Escribo la noche del viernes 16, viendo en la televisión el larguísimo cortejo de ciudadanos que muestran su cariño y reverencia ante el catafalco de su reina durante 70 años, Isabel II. Es un hecho sociológico muy relevante. Veo a mucha gente adolescente y mucho joven. Mujeres y hombres. Chicas y chicos. Quizá porque ‘la noche es joven’. También personas mayores. Adultas y de edad avanzada. Pero no en silla de ruedas. Tienen que bajar muchos escalones. Unos hacen la señal de la cruz. Otros se llevan la mano al pecho, otros envían un beso con la mano a su reina. La mayoría son blancos, pero veo también negros y gentes originarias de fuera de las islas. Muchos y muchas inclinan la cabeza e incluso doblan la rodilla. Son muchos también los que se detienen unos segundos y miran con emoción el catafalco. Un militar de uniforme se cuadra y saluda. No uno ni dos se secan las lágrimas. Muchas personas buscan un resquicio entre tanta gente para inclinar la cabeza. Hay un silencio total. Solo se escucha el deambular de la gente. No sé si hay un caso similar en la historia del Occidente europeo.
He de confesar que me ha emocionado.
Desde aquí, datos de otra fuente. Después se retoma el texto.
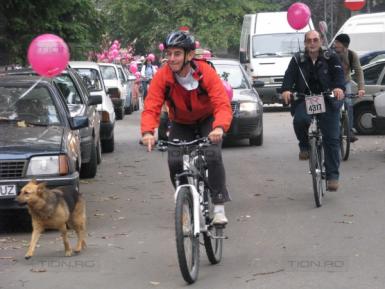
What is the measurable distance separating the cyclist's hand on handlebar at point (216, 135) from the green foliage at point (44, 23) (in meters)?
12.1

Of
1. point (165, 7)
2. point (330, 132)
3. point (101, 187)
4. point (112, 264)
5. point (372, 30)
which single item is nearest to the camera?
point (112, 264)

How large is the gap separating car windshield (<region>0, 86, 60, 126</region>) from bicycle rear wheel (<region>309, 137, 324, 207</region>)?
2878mm

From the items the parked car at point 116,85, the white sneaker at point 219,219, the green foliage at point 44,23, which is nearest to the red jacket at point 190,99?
the white sneaker at point 219,219

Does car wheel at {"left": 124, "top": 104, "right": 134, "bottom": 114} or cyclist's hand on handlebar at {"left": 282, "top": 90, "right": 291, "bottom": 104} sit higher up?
cyclist's hand on handlebar at {"left": 282, "top": 90, "right": 291, "bottom": 104}

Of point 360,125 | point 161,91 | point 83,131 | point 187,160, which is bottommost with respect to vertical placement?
point 360,125

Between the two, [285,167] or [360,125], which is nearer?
[285,167]

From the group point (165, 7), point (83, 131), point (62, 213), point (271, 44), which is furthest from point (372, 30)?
point (165, 7)

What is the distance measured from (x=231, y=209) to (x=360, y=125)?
31.5 feet

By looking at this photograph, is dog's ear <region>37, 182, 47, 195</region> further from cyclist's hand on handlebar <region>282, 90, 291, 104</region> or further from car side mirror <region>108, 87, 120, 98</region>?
car side mirror <region>108, 87, 120, 98</region>

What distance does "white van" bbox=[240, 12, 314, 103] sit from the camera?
28.7 meters

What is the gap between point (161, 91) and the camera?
299 inches

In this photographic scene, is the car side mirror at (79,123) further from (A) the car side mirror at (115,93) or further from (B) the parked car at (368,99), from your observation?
(A) the car side mirror at (115,93)

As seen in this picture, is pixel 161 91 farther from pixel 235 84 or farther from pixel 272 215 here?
pixel 235 84

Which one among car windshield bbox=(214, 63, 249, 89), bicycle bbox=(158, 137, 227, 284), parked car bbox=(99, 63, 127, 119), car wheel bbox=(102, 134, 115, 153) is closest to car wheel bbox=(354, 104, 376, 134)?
car windshield bbox=(214, 63, 249, 89)
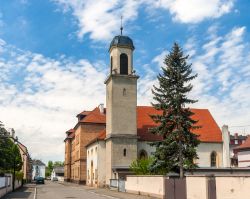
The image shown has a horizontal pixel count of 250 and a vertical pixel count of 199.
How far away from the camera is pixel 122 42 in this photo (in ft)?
166

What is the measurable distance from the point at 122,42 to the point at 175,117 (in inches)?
774

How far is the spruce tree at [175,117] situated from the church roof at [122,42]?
1658 cm

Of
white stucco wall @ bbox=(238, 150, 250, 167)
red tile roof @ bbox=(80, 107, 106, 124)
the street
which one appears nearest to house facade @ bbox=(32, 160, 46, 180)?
red tile roof @ bbox=(80, 107, 106, 124)

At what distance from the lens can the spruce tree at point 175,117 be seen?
110 ft

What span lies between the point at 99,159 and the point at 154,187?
21.9 metres

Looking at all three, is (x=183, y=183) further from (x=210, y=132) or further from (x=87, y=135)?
(x=87, y=135)

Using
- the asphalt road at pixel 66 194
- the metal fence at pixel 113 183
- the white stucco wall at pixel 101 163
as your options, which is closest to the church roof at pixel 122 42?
the white stucco wall at pixel 101 163

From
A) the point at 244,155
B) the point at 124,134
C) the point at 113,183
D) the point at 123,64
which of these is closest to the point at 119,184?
the point at 113,183

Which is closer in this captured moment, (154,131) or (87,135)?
(154,131)

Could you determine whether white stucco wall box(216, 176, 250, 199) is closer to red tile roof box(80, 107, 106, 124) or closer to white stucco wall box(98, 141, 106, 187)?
white stucco wall box(98, 141, 106, 187)

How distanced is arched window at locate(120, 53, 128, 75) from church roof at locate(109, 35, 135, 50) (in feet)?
4.37

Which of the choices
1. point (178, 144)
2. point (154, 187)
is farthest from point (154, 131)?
point (154, 187)

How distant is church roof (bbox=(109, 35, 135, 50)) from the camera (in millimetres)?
50438

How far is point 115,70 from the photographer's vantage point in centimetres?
4991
La relación de un pueblo, de gran parte del pueblo británico con la reina Isabel, lo repito, tiene una gran relevancia sociológica y política.
¿Se trata de reconocer el trabajo de una mujer a la cabeza de sus reinos, también el de Escocia en gran medida independentista? ¿Es el resultado de la historia de una de las monarquías más longevas? ¿Es consecuencia de la gran cobertura mediática? Pero hace muchos años que aprendí que los medios, más allá de sus legítimas ideologías, aunque sin olvidarlas, son una empresa. Y como tal, deben vender sus productos, lo que exige que, a sus lectores, oyentes y televidentes deben proporcionar algo que saben que les puede entretener y gustar. Algunos, quizá, pensaran en una cuestión de soporte a la monarquía y a la estabilidad política de Gran Bretaña, máxime en los actuales momentos tormentosos.
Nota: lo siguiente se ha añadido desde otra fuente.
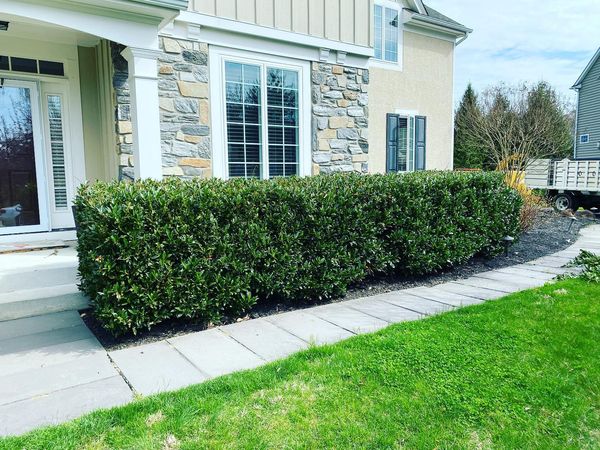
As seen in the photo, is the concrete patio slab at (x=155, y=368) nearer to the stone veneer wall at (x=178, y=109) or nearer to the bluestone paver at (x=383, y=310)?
the bluestone paver at (x=383, y=310)

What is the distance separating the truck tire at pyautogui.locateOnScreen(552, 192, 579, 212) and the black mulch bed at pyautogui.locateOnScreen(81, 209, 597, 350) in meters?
3.08

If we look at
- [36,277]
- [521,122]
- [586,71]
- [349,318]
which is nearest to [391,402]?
[349,318]

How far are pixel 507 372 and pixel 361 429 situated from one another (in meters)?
1.14

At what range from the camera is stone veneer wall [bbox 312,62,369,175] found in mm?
6844

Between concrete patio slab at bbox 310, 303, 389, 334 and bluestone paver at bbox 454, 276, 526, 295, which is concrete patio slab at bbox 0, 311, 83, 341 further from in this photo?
bluestone paver at bbox 454, 276, 526, 295

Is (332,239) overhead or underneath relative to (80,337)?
overhead

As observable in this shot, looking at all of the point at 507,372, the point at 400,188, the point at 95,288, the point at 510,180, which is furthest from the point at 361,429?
the point at 510,180

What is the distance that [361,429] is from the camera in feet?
6.92

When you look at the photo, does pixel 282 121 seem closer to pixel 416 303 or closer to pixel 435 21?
pixel 416 303

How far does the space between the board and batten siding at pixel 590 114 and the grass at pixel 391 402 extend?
20.9m

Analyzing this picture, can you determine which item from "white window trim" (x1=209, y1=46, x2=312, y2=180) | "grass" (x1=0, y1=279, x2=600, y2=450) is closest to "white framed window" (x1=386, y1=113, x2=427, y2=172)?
"white window trim" (x1=209, y1=46, x2=312, y2=180)

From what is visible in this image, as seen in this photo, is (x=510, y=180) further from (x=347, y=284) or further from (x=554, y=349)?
(x=554, y=349)

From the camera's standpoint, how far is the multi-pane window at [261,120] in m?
5.96

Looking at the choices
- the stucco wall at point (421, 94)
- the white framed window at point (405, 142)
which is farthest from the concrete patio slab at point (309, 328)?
the white framed window at point (405, 142)
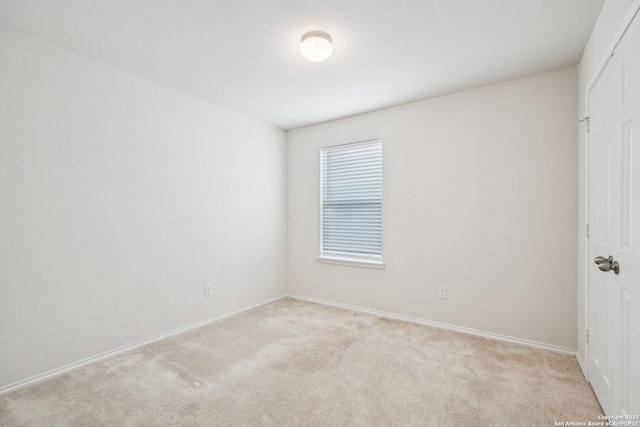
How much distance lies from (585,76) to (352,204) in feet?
8.15

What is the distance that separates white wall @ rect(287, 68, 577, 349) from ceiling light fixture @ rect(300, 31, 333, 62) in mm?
1589

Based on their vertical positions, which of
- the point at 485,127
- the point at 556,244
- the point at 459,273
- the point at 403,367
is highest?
the point at 485,127

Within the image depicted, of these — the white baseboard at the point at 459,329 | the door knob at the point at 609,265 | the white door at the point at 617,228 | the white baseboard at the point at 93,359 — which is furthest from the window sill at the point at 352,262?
the door knob at the point at 609,265

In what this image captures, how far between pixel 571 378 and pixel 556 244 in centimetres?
107

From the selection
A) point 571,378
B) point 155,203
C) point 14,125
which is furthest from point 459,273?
point 14,125

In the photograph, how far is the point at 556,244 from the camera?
2.56 meters

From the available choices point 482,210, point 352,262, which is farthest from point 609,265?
point 352,262

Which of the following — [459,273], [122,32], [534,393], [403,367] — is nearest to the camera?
[534,393]

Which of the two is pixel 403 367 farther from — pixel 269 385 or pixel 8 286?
pixel 8 286

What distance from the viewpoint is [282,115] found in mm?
3787

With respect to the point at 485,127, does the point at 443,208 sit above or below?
below

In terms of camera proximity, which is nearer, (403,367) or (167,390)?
(167,390)

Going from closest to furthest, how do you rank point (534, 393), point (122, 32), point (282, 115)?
1. point (534, 393)
2. point (122, 32)
3. point (282, 115)

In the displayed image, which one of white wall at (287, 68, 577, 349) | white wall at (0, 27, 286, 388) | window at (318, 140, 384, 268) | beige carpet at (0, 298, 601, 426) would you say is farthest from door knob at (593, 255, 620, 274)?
white wall at (0, 27, 286, 388)
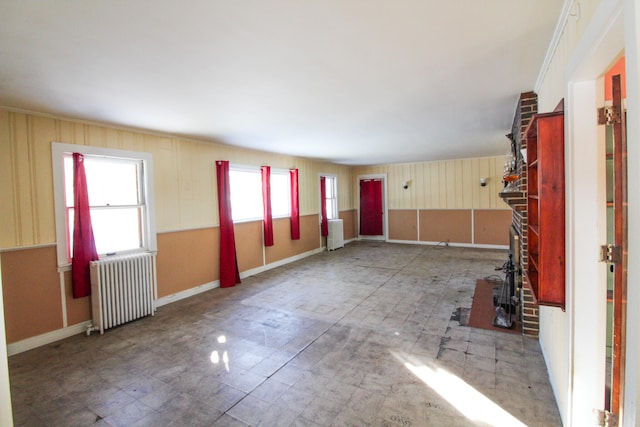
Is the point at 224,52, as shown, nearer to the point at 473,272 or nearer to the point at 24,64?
the point at 24,64

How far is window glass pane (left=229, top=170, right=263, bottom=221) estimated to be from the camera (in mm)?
5539

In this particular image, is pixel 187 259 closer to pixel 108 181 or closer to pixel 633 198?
pixel 108 181

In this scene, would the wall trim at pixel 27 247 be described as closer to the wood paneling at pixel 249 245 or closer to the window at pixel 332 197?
the wood paneling at pixel 249 245

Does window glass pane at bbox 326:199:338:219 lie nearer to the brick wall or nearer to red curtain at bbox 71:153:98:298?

Habrá algo de todo esto, pero subrayo el dato bruto de una sociedad que, en plena noche, desfila en silencio mostrando su gratitud a la que fue su reina. Y a todo un pueblo no se le engaña. La emoción de tanta gente es la mejor prueba de la relación de la gente con su reina.
Pero hoy no quiero detenerme en las ventajas e inconvenientes de las monarquías frente a las repúblicas. Ya he dado arriba mi sentimiento al respecto. Simplemente quiero subrayar que estamos viviendo algo realmente insólito en nuestros tiempos. Estos últimos días hemos podido constatar la cercanía y, más aún, el cariño de un pueblo por la cabeza visible del poder, la reina Isabel en este caso, quien conoció en su mandato a trece primeros ministros.
He debido de ver unos cinco o seis cambios de guardia. Majestuosidad. Sobriedad. Emoción. Unción. Historia. Son la una y treinta minutos de la noche. Apago la televisión. He vivido, en hora y media, una historia que refleja y prolonga una identidad. Y lo digo con una pizca de envidia.